They were both in the shade sleeping, as I eyed them from outside the fence. I opened the gate and called back to my host:
“Can I just go in?”
He replied, “Yes, just go slowly and give them a chance to smell you.”
As I neared their sleeping spot they began to softly snort and sniff the air. Their faces were so plump and scrunched I could barely see the slits of their closed eyes.
“Are they blind?” I asked.
“No, but they mostly use their noses” he said.
I set a watermelon rind near them on the ground, and their noses began to probe the air weighing whether this new smell was worth getting up for.
After a little more snorting and sniffling, they decided it was worth it and they rose. Pigin quickly shuffled over to her piece of watermelon, while Millie took a little longer, using her nose to help leverage herself into a standing position. They both ate their rinds in what I can only describe as a “snarfling” manner.
After they were finished I dangled banana peels into their mouths and set more watermelon rinds in front of them. As I did this I slowly began to touch their thick, rough, prickled skin. Pigin didn’t seem that interested in my friendship. She was happy with the food, but gave what sounded like an unhappy snort when I tried to scratch her. So I let her be. Every once in a while she would try to steal Millie’s watermelon, which I chided her for, but quickly learned that Millie could take care of herself. She gave Pigin some proper squeals and nips until she left Millie’s share of the food alone.
Unlike Pigin, when I scratched Millie’s back she grumbled in delight and leaned closer. When all the food was done she used her nose to help lay herself down and after some good side scratches she presented her belly, ready for rubbing. The skin on her back and side was rough, thick and tight. But the skin on her belly was loose, wrinkled and soft.
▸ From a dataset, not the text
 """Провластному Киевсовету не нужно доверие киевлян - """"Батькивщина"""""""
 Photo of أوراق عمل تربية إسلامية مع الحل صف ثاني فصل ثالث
I couldn’t help but smile as she lay soaking up each pat of adoration. After I finished her tummy rub, which I think could have continued all day (provided there were snack breaks), I thanked both Pigin and Millie for the visit and left the orchard.
I was thrilled. I now knew what a pig sounded like when she was happy.
As I think back to this encounter it is juxtaposed against thoughts of the “Pork/Bacon” culture that has developed in the last twenty years.
Eating pigs has become a cultural joke. There are literally bacon and pork societies, conventions and “bacon-a-month” cults! People bond over their love of “pork” as if they could not live without eating part of a pig’s body at each “meal.”